The tända Skincare System is generally indicated to treat dermatological conditions. Specifically, Blue light modules are indicated to treat mild to moderate inflammatory acne.

The Tända Skincare System is a modular platform which uses light treatment heads combined with onboard electronic controls and intelligence designed to offer solid state light source treatments for mild to moderate inflammatory acne.

The provided 510(k) summary (K070185) for the Tända Skincare System does not contain information about acceptance criteria or a study proving the device meets specific performance criteria. This document primarily focuses on establishing substantial equivalence to a predicate device (BLU-U, MODEL 4170, K031805) and detailing safety certifications.

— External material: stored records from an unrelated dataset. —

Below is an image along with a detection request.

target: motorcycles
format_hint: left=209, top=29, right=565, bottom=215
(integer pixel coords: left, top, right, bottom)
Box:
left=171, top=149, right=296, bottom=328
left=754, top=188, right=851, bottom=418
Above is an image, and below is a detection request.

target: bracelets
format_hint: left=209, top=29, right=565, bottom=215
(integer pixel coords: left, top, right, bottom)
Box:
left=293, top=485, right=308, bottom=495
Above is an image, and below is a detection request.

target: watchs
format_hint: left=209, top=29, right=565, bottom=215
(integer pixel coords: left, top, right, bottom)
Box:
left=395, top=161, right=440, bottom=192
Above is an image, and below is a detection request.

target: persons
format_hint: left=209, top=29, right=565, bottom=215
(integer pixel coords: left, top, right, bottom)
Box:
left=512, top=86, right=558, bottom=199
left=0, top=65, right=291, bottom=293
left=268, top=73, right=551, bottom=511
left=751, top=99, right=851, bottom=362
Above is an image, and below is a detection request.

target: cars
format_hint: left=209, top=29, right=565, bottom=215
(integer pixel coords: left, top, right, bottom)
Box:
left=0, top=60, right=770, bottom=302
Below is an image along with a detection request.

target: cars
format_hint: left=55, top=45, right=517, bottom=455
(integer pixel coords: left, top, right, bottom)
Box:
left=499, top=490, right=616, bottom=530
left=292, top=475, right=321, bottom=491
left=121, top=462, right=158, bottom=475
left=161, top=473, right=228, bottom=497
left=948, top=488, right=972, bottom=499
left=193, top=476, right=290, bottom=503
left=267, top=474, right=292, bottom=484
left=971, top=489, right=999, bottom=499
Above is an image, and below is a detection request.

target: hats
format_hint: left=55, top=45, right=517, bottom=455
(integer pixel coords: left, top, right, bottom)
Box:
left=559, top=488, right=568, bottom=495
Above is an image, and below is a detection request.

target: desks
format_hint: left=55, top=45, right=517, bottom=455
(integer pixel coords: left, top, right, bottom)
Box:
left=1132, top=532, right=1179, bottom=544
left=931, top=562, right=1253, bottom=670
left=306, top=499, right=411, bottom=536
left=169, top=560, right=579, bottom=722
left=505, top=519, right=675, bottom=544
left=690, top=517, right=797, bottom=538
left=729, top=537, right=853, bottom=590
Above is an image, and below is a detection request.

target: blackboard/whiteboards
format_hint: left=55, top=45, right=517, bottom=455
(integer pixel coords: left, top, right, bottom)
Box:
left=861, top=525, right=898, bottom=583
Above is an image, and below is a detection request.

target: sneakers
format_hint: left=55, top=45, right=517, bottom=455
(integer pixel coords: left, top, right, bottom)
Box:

Therefore, most of the requested information cannot be extracted from the provided text.

Here is what can be inferred/stated based on the provided document:

1. Table of acceptance criteria and the reported device performance

The 510(k) summary does not mention specific quantitative acceptance criteria for treating acne or report detailed device performance metrics in relation to such criteria. The document states the device's intended use is "to treat Acne" and indicates that "Blue light modules are indicated to treat mild to moderate inflammatory acne."

2. Sample sized used for the test set and the data provenance

Not mentioned in the document.

3. Number of experts used to establish the ground truth for the test set and the qualifications of those experts

Not mentioned in the document.

4. Adjudication method (e.g. 2+1, 3+1, none) for the test set

Not mentioned in the document.

5. If a multi reader multi case (MRMC) comparative effectiveness study was done, If so, what was the effect size of how much human readers improve with AI vs without AI assistance

Not mentioned in the document. This device is not an AI-based system.

6. If a standalone (i.e. algorithm only without human-in-the-loop performance) was done

Not applicable as this is a light therapy device, not an algorithm. Performance assessment typically involves clinical studies on patients, which are not described here.

7. The type of ground truth used (expert consensus, pathology, outcomes data, etc.)

Not mentioned in the document. For a physical therapy device like this, ground truth would typically refer to clinical improvement or clearance of acne based on dermatologist assessment or objective metrics.

8. The sample size for the training set

Not applicable/mentioned. This is a physical device, not a machine learning algorithm requiring a "training set."

9. How the ground truth for the training set was established

Not applicable/mentioned.

Summary of what is present in the document regarding "proof" of meeting criteria:

The document focuses on establishing substantial equivalence to a predicate device (BLU-U, MODEL 4170, K031805) based on "virtually identical" intended use and technological characteristics. It also states that "Any differences... have no significant influence on safety or effectiveness."

Additionally, it provides safety data demonstrating compliance with:

• IEC 60601-1 (General requirements for basic safety and essential performance of medical electrical equipment)
• ISO 10993 (Biocompatibility)
• IEC 60825-1 (Laser Safety), with an Accessible Emission Limit (AEL) below the Class I threshold.
• Evaluation of ocular hazard levels, concluding no risk of retinal injury from blue-light phototoxic effect, thermal damage, or additive effects.

These safety certifications and comparisons to the predicate device form the basis for the FDA's 510(k) clearance, indicating that the device is deemed as safe and effective as the legally marketed predicate. However, it does not detail specific clinical performance criteria or a study that quantitatively measures the device's efficacy against those criteria.